Chain of Simulation: A Dual-Mode Reasoning Framework for Large Language Models with Dynamic Problem Routing
This addresses the challenge of enhancing LLM reasoning efficiency and accuracy for tasks like math and spatial reasoning without retraining, though it is incremental as it builds on existing prompting methods.
The paper tackles the problem of improving reasoning in large language models by introducing Chain of Simulation (CoS), a dual-mode framework that dynamically routes problems to specialized strategies, achieving absolute improvements of 1.0% on GSM8K, 2.5% on StrategyQA, and a 65.2% relative improvement on bAbI compared to baselines.

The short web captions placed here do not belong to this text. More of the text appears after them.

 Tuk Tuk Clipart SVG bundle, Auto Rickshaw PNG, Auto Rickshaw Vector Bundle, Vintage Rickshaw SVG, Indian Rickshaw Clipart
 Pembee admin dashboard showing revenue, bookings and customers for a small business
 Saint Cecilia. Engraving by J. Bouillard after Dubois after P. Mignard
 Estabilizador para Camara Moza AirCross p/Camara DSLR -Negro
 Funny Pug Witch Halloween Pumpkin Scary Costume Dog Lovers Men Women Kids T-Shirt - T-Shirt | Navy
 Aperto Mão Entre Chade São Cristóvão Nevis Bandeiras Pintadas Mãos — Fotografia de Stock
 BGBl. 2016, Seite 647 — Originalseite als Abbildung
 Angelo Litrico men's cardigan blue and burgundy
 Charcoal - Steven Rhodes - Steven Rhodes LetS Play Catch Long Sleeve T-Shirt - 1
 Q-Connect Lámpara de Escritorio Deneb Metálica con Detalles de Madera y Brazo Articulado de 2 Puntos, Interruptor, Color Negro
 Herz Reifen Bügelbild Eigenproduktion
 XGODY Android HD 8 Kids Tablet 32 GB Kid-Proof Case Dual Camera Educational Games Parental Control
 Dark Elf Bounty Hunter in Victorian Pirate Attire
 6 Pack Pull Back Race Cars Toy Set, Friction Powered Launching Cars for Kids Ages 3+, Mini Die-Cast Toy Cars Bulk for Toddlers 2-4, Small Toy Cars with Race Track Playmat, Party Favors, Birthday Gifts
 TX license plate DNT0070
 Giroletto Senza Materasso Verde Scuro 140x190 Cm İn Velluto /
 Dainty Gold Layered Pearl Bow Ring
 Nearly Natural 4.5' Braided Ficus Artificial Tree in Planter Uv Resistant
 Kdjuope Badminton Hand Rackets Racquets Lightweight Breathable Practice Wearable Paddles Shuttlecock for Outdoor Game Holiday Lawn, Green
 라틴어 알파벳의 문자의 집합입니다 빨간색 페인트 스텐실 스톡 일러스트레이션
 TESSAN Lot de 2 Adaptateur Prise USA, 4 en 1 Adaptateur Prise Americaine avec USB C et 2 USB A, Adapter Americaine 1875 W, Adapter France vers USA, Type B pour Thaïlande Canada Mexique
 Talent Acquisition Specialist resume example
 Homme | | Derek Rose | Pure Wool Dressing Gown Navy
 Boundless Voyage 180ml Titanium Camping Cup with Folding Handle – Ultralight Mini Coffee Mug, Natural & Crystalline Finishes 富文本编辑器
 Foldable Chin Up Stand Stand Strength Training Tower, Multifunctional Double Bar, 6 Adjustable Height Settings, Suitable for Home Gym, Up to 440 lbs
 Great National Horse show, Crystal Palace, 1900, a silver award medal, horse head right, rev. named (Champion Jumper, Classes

We present Chain of Simulation (CoS), a novel dual-mode reasoning framework that dynamically routes problems to specialized reasoning strategies in Large Language Models (LLMs). Unlike existing uniform prompting approaches, CoS employs three distinct reasoning modes: (1) computational flow with self-consistency for mathematical problems, (2) symbolic state tracking with JSON representations for spatial reasoning, and (3) hybrid fact-extraction for multi-hop inference. Through comprehensive evaluation on GSM8K, StrategyQA, and bAbI benchmarks using four state-of-the-art models (Gemma-3 27B, LLaMA-3.1 8B, Mistral 7B, and Qwen-2.5 14B), we demonstrate that CoS achieves 71.5% accuracy on GSM8K (1.0% absolute improvement), 90.0% on StrategyQA (2.5% improvement), and 19.0% on bAbI (65.2% relative improvement) compared to the strongest baselines. The analysis reveals that problem-specific mode selection is crucial, with computational mode achieving 81.2% accuracy when correctly applied to mathematical problems, while misrouting leads to 0% accuracy. We provide detailed algorithms for mode selection, state tracking, and answer extraction, establishing CoS as an effective approach for improving LLM reasoning without additional training. The framework provides superior trade-offs between accuracy and efficiency compared to Self-Consistency, achieving comparable performance at 54% lower computational cost.